EXERCISE AIM: A faithful copy of the data is the goal; set it down exactly, without the images.

RECORDS:
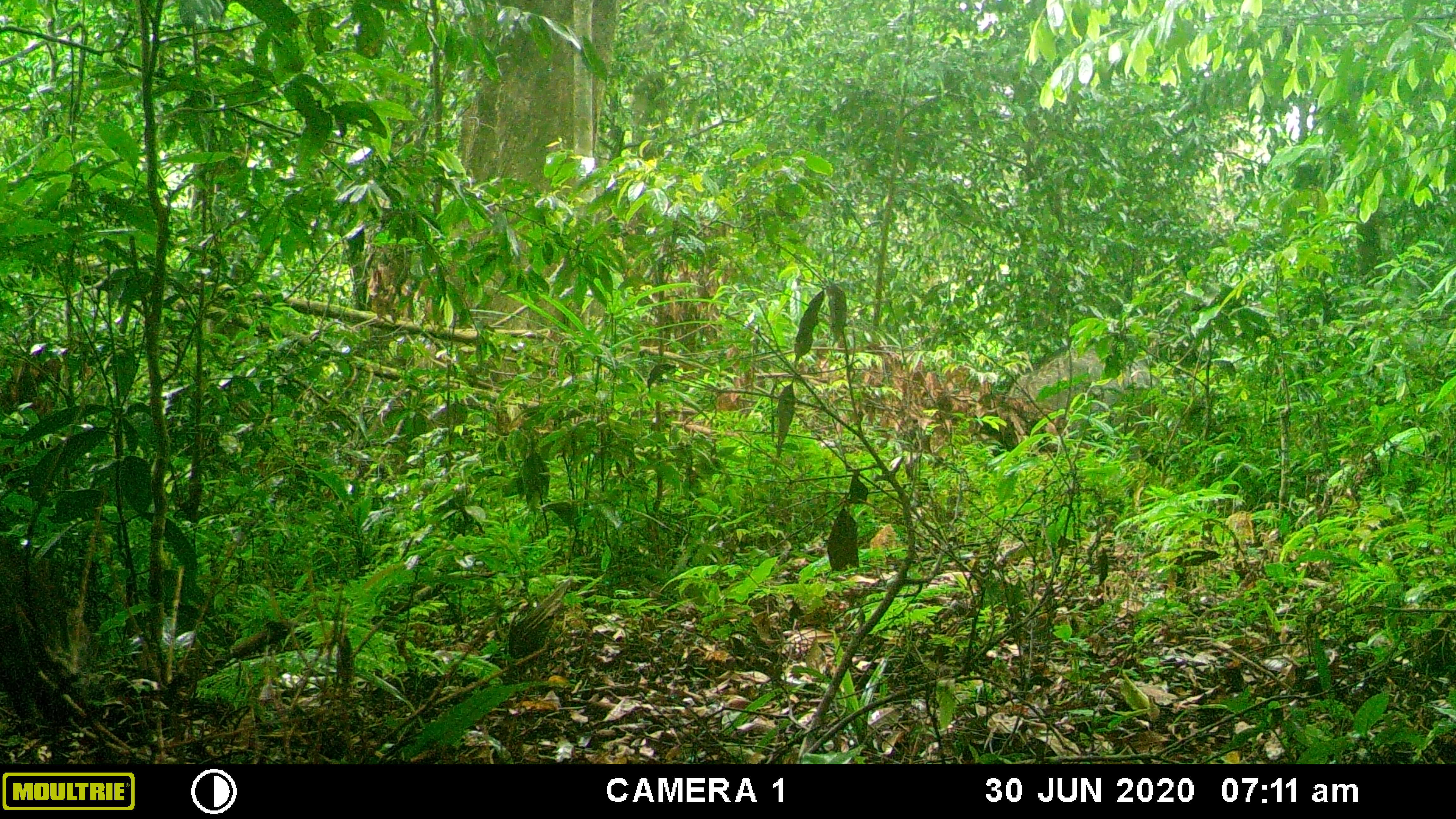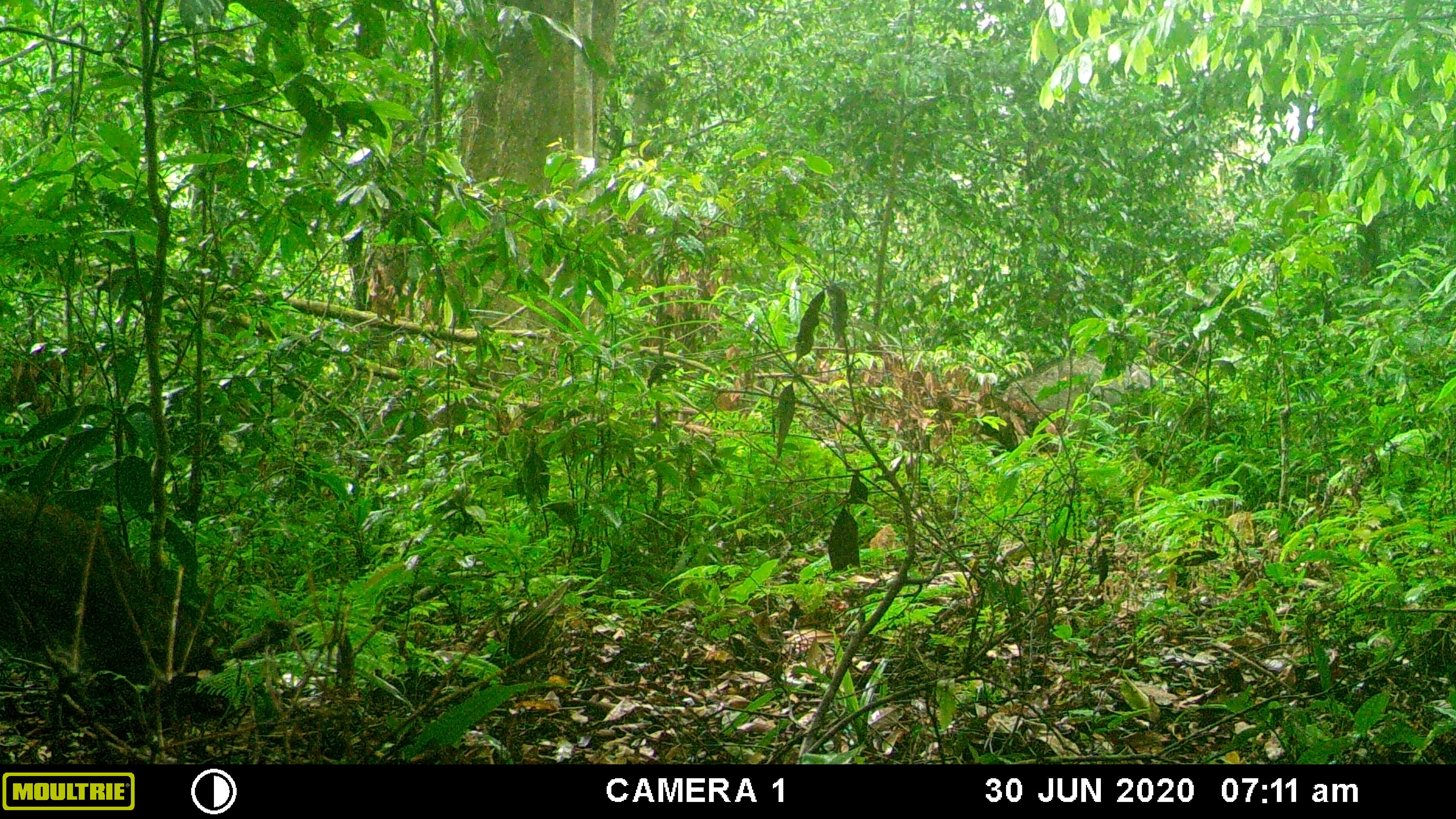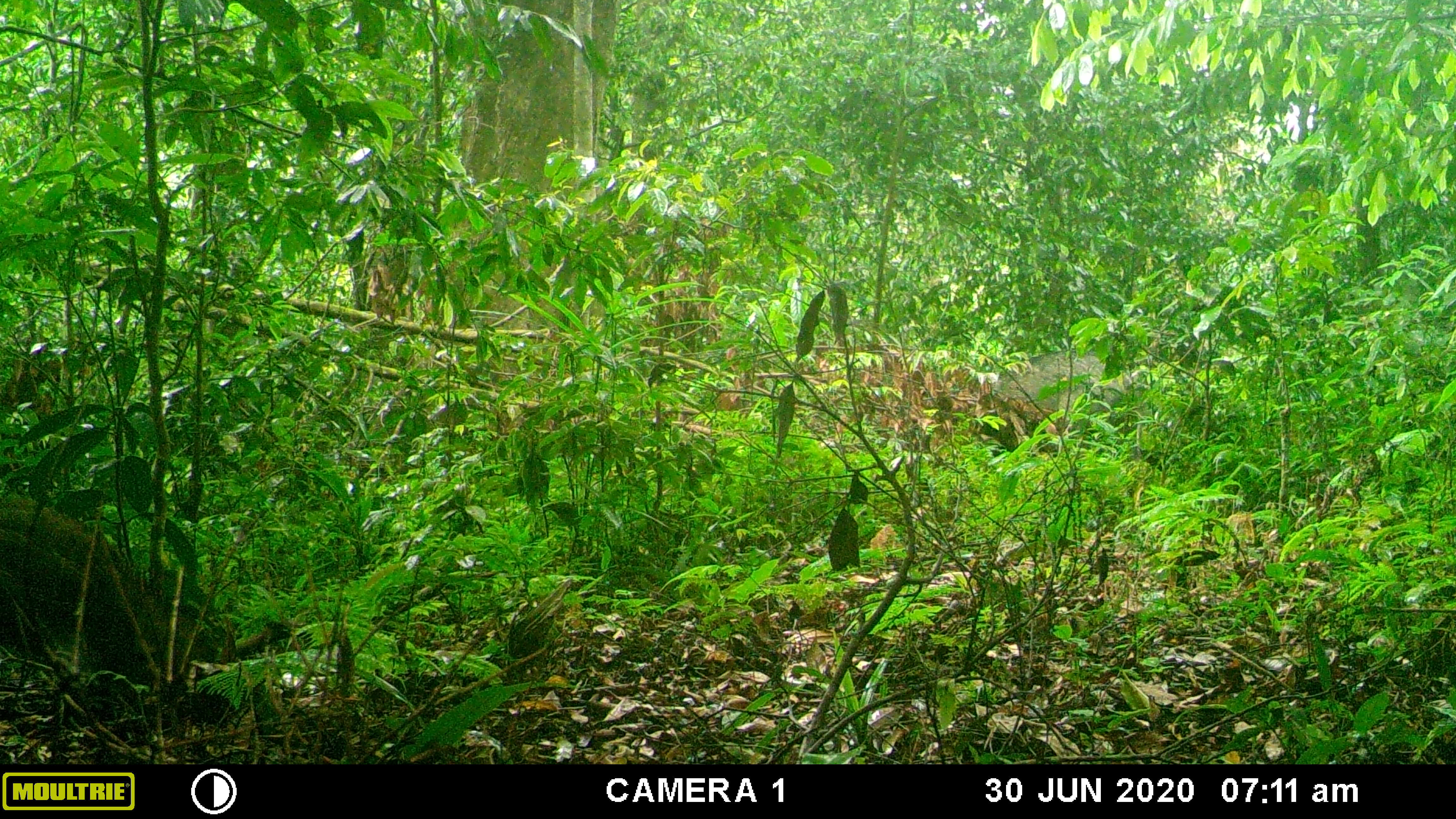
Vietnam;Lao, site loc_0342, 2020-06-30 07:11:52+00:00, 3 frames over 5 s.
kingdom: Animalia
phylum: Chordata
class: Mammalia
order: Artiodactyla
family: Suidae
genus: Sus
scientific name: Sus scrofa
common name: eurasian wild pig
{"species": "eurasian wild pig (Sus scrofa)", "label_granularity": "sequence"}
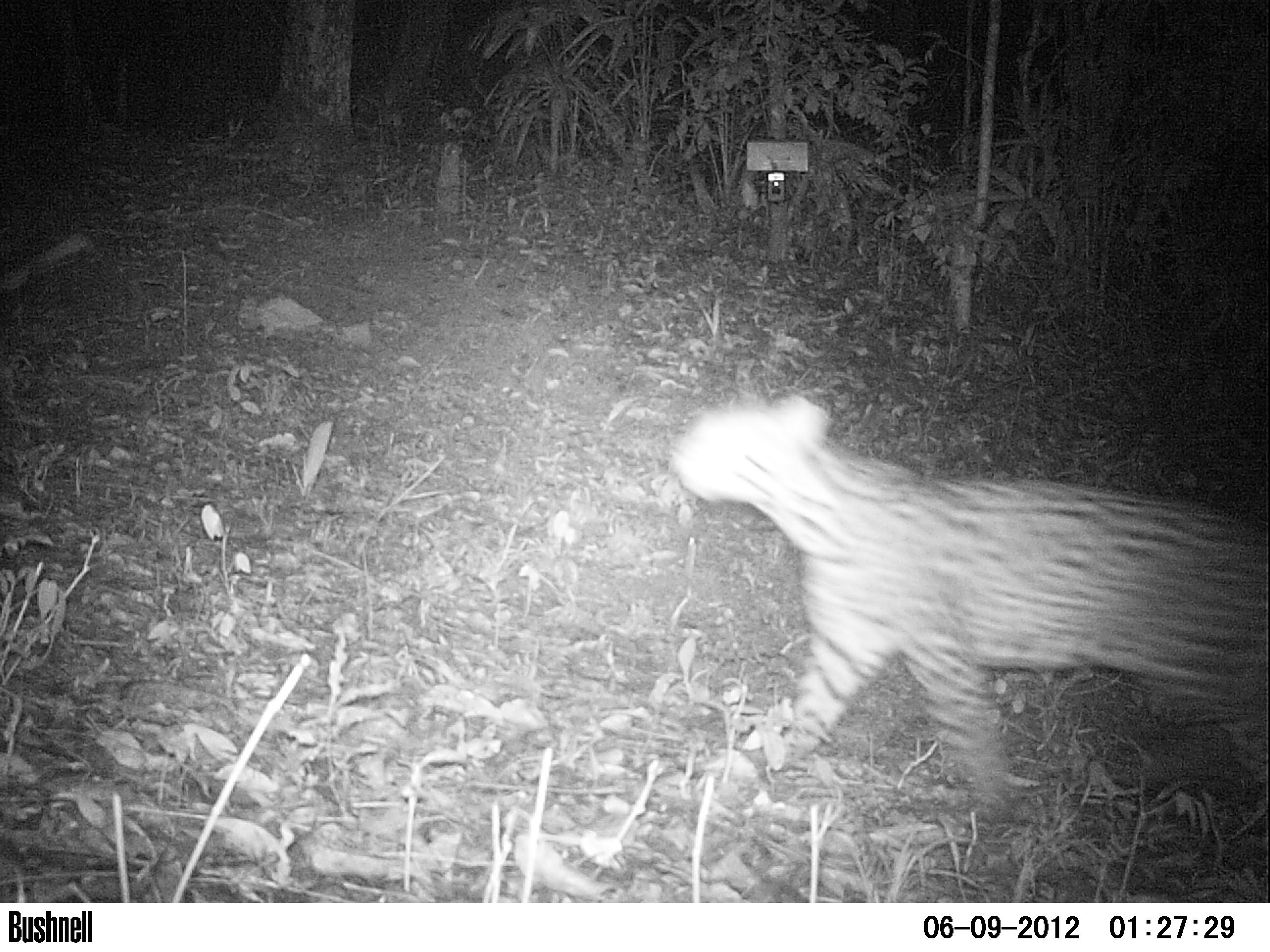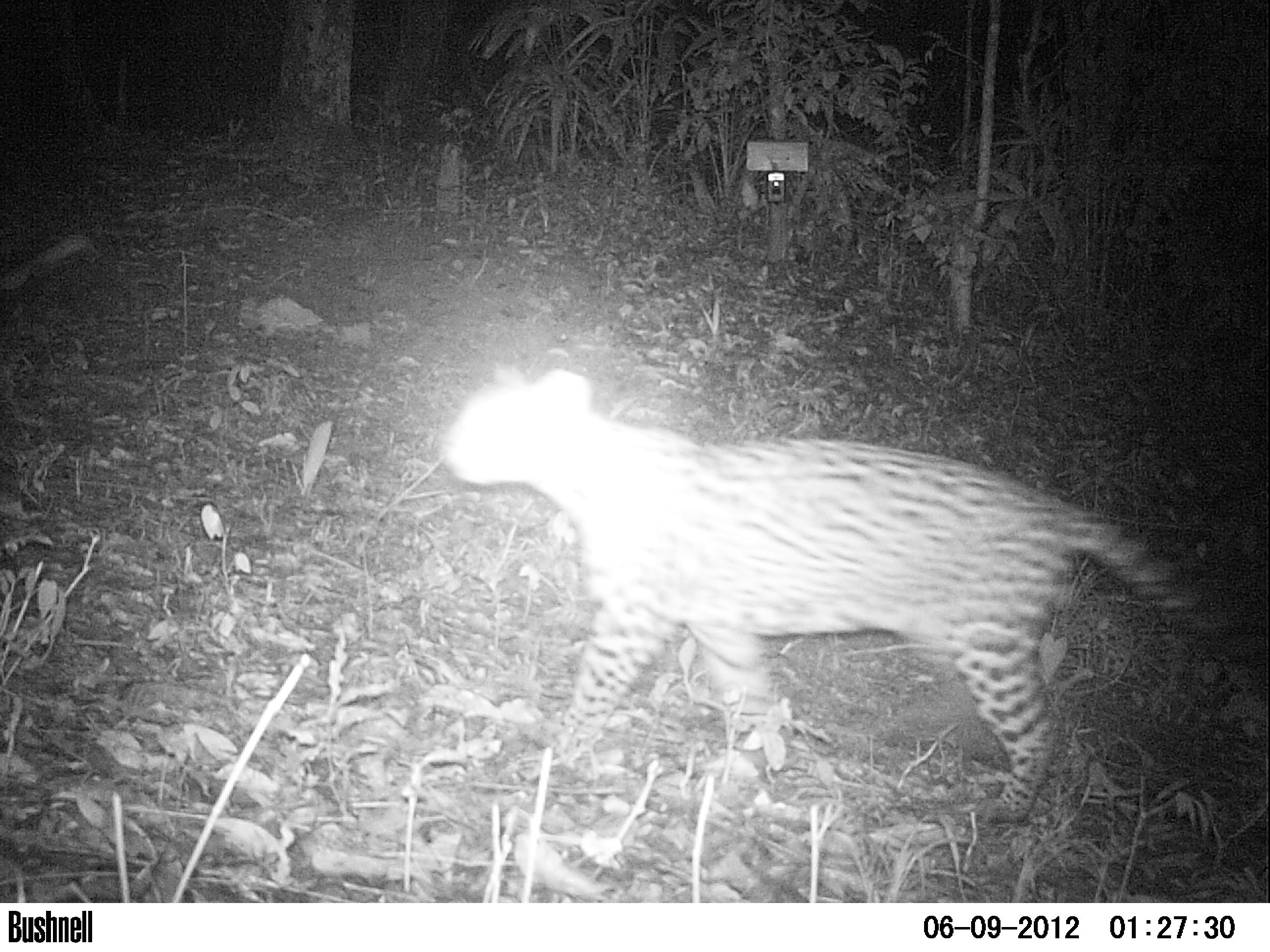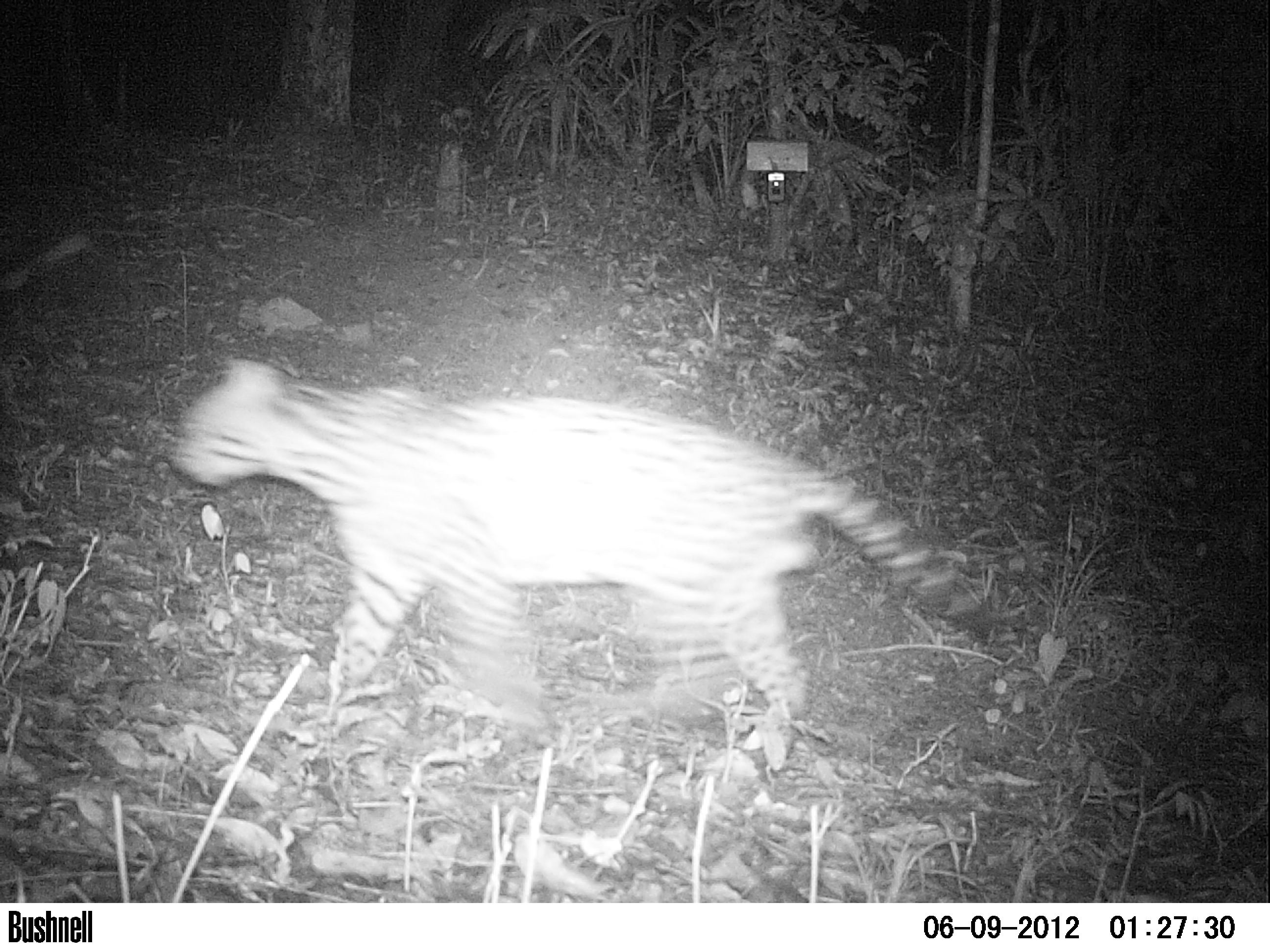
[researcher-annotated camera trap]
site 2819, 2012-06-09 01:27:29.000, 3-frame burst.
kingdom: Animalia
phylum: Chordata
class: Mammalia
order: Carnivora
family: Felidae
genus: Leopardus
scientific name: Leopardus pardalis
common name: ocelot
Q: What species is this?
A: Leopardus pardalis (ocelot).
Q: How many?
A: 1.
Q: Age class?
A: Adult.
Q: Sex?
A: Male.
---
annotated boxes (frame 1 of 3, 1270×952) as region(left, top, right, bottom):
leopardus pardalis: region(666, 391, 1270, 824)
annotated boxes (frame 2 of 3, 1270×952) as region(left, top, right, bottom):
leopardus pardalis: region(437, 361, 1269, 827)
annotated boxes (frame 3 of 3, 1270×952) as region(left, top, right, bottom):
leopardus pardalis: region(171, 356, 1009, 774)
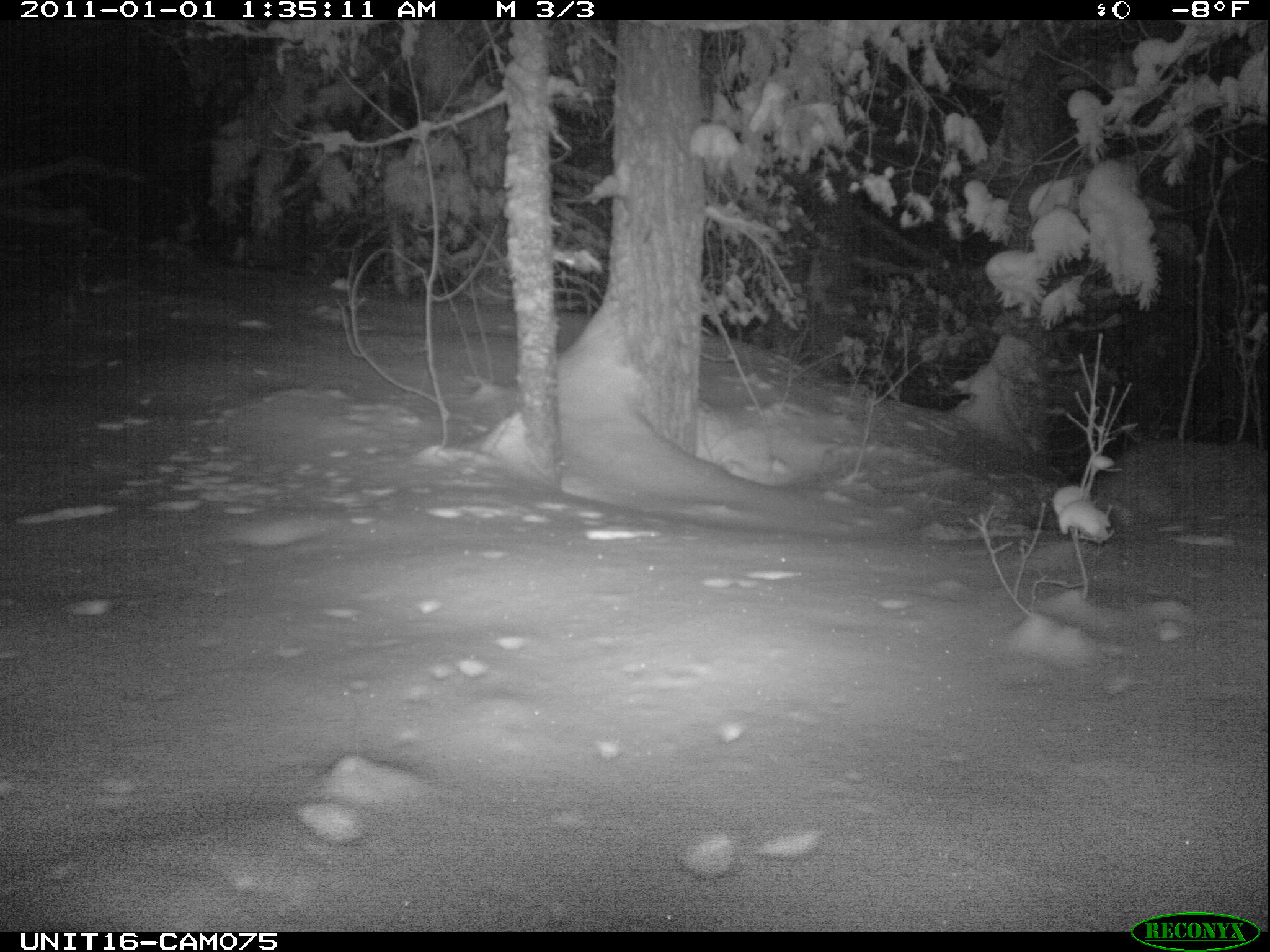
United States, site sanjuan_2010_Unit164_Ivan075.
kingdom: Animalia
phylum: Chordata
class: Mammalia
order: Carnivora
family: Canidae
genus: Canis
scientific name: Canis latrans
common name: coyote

EXERCISE OUTPUT:
Vietnam;Lao, site loc_0342, 2020-06-30 07:11:52+00:00, 3 frames over 5 s.
kingdom: Animalia
phylum: Chordata
class: Mammalia
order: Artiodactyla
family: Suidae
genus: Sus
scientific name: Sus scrofa
common name: eurasian wild pig
{"species": "eurasian wild pig (Sus scrofa)", "label_granularity": "sequence"}
[researcher-annotated camera trap]
site 2819, 2012-06-09 01:27:29.000, 3-frame burst.
kingdom: Animalia
phylum: Chordata
class: Mammalia
order: Carnivora
family: Felidae
genus: Leopardus
scientific name: Leopardus pardalis
common name: ocelot
Q: What species is this?
A: Leopardus pardalis (ocelot).
Q: How many?
A: 1.
Q: Age class?
A: Adult.
Q: Sex?
A: Male.
---
annotated boxes (frame 1 of 3, 1270×952) as region(left, top, right, bottom):
leopardus pardalis: region(666, 391, 1270, 824)
annotated boxes (frame 2 of 3, 1270×952) as region(left, top, right, bottom):
leopardus pardalis: region(437, 361, 1269, 827)
annotated boxes (frame 3 of 3, 1270×952) as region(left, top, right, bottom):
leopardus pardalis: region(171, 356, 1009, 774)
United States, site sanjuan_2010_Unit164_Ivan075.
kingdom: Animalia
phylum: Chordata
class: Mammalia
order: Carnivora
family: Canidae
genus: Canis
scientific name: Canis latrans
common name: coyote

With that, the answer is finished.